[Records for this task — start]

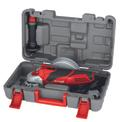 Smerigliatrice angolare TE-AG 125/750 Kit Sonderverpackung 1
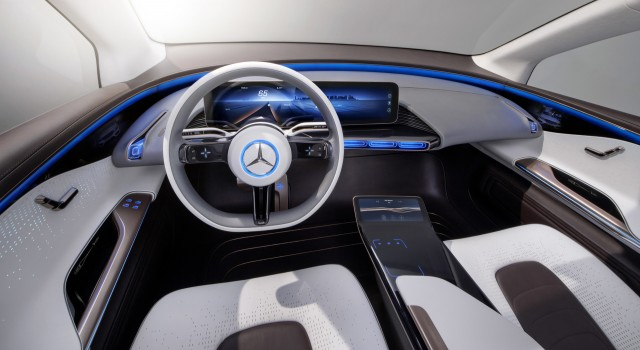Mercedes Benz Generation Eq Concept 2016 Paris Auto Show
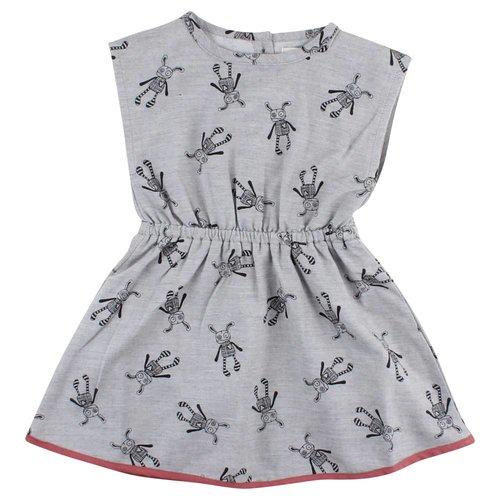 Small rags Small Rags meisjes jurk Grace aop
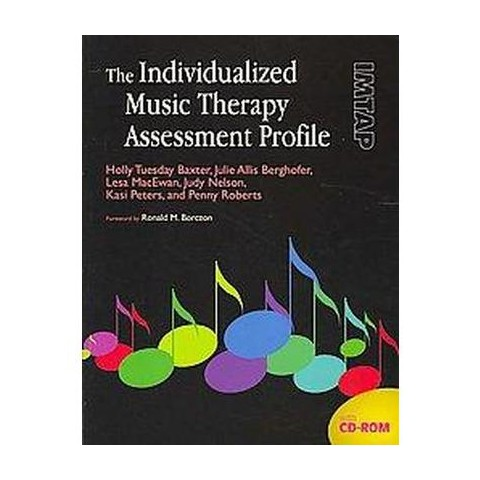 The Individualized Music Therapy Assessment Profile (Mixed media product)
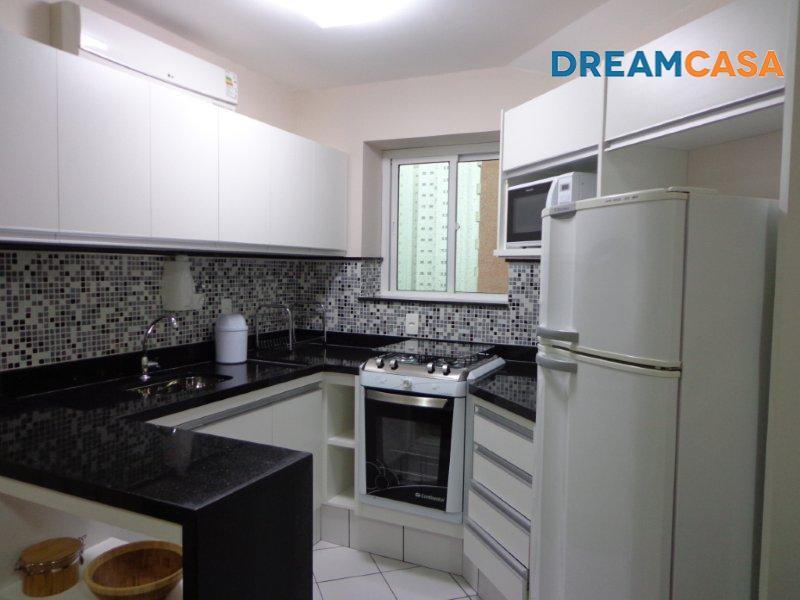 Flat 1 Dorm, Itaim Bibi, São Paulo (FL0030)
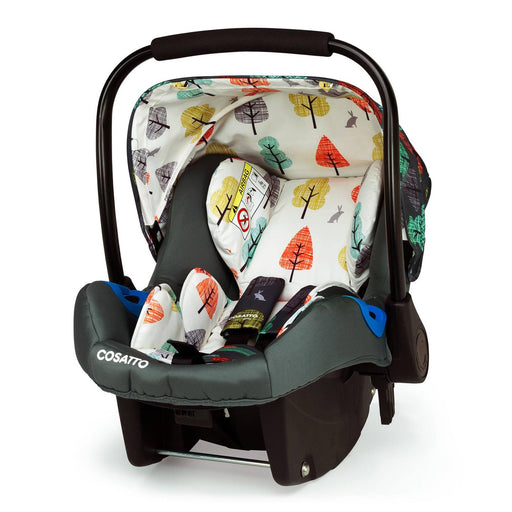 Cosatto Port Group 0+ infant car seat - Hare Wood - Pushchair Expert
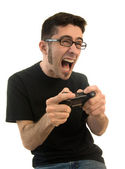 Excited man playing video games — Stock Photo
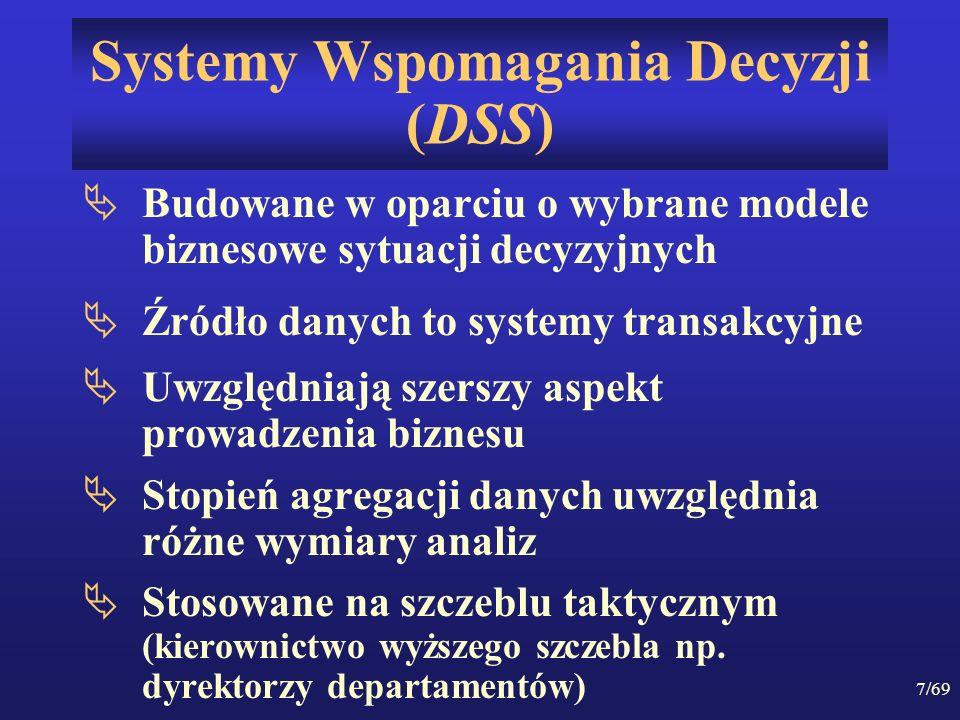 7/69 Systemy Wspomagania Decyzji (DSS) Budowane w oparciu o wybrane modele biznesowe sytuacji decyzyjnych Źródło danych to systemy transakcyjne Uwzglę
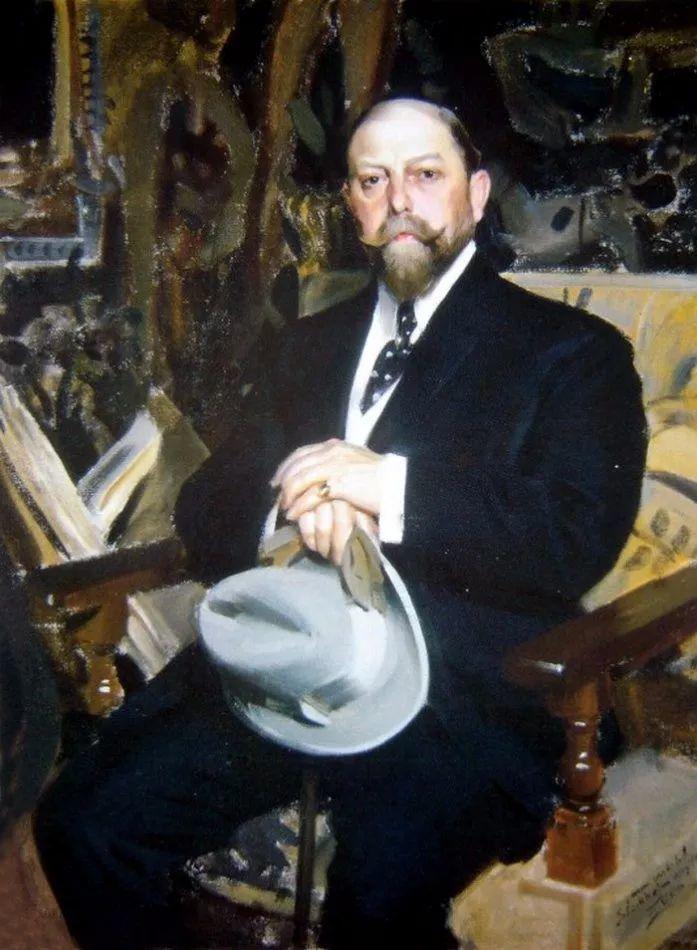 萨金特、索罗亚、佐恩——三位19世纪现代印象派大师插图70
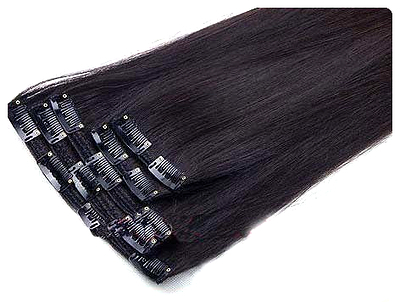 Clip in Extensions For Natural Black Hair Clip in Hair Extension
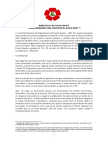 DIRECTIVA Nº 001 Organización de Activistas y Comités Del FA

[Records for this task — finish]

Exercise directions: Write out exactly the lines between the start of the data and the line with "萨金特、索罗亚、佐恩——三位19世纪现代印象派大师插图70", including both, but none of the pictures.

Written response:
 Smerigliatrice angolare TE-AG 125/750 Kit Sonderverpackung 1
Mercedes Benz Generation Eq Concept 2016 Paris Auto Show
 Small rags Small Rags meisjes jurk Grace aop
 The Individualized Music Therapy Assessment Profile (Mixed media product)
 Flat 1 Dorm, Itaim Bibi, São Paulo (FL0030)
 Cosatto Port Group 0+ infant car seat - Hare Wood - Pushchair Expert
 Excited man playing video games — Stock Photo
 7/69 Systemy Wspomagania Decyzji (DSS) Budowane w oparciu o wybrane modele biznesowe sytuacji decyzyjnych Źródło danych to systemy transakcyjne Uwzglę
 萨金特、索罗亚、佐恩——三位19世纪现代印象派大师插图70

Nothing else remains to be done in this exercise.